**Study questions:**
• 1. Retype the passage of the discussion of Adobe alternatives from "Quark and Corel" to "others looks similar.".
• 2. List every Adobe application that the discussion of Adobe alternatives mentions by name.
• 3. Carry on the discussion of Adobe alternatives from its final sentence.

--- Extract provided ---

I am also working on something in the domain. Hoping to show it to the world very soon!
Sure, they would just have to build a compelling set of apps, for Windows and Mac at the least, that have 90% of those features that Adobe has built to their apps since 1990.
There DO exist competing products for Adobe stuff, but they are disparate. The best of them is Quark (vs InDesign). Final Cut Pro/Avid et co do a nice work against Premiere. Inscape is quite good to replace Illustrator, maybe Corel Draw too. Gimp is not there yet, but Corel Photo-Paint and Painter combined would make a compelling proposal. So, you have parts here and there, but not streamlined nor combined. And for all the "bloat talk", Photoshop can handle huge images with ease whereas lesser programs throw the towel even at 200MB or so.
(We have tons of 20% solutions -- they are not any good for professional printing and graphics work with the ease and breadth current designers are used to, even missing extremely critical parts, like CMYK in some cases).
Yes, that's the real problem.
None of the OSS offerings is really anywhere close to the equivalent CS tool yet: not Inkscape, not the GIMP, not Scribus.
Quark and Corel should have the pedigree, but last time I had this conversation I looked up the latest features in Corel's graphics software, and it's basically a second-tier player these days. I've never used Quark, but the picture painted by others looks similar.

--- Data provided ---

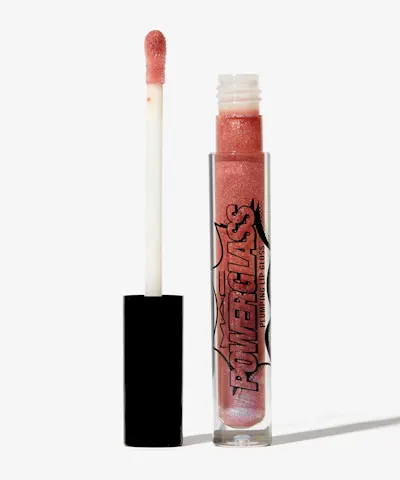 MAC Cosmetics - Powerglass Plumping Lipgloss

---

**Results for the exercise:**
• 1.
Quark and Corel should have the pedigree, but last time I had this conversation I looked up the latest features in Corel's graphics software, and it's basically a second-tier player these days. I've never used Quark, but the picture painted by others looks similar.

• 2. InDesign, Premiere, Illustrator, Photoshop

• 3.
The thing that puzzles me is why no-one has yet come up with a credible competitor to CS (or, similarly, to MS Office). Two of the most successful software companies on the planet make a very significant chunk of their profits on these product lines, and they are certainly open to disruption by competition based on usability and/or quality/reliability as well as functionality and workflow. Of course there's a substantial barrier to entry, but it's not that unassailable in software terms.
That was Corel's problem - not matter how good a tool they made, printers either could not open the files, or were scared off by bad experiences with previous versions.
Google docs has only succeed because "close enough" formatting was good enough for business docs and spreadsheets. Not so in graphic design.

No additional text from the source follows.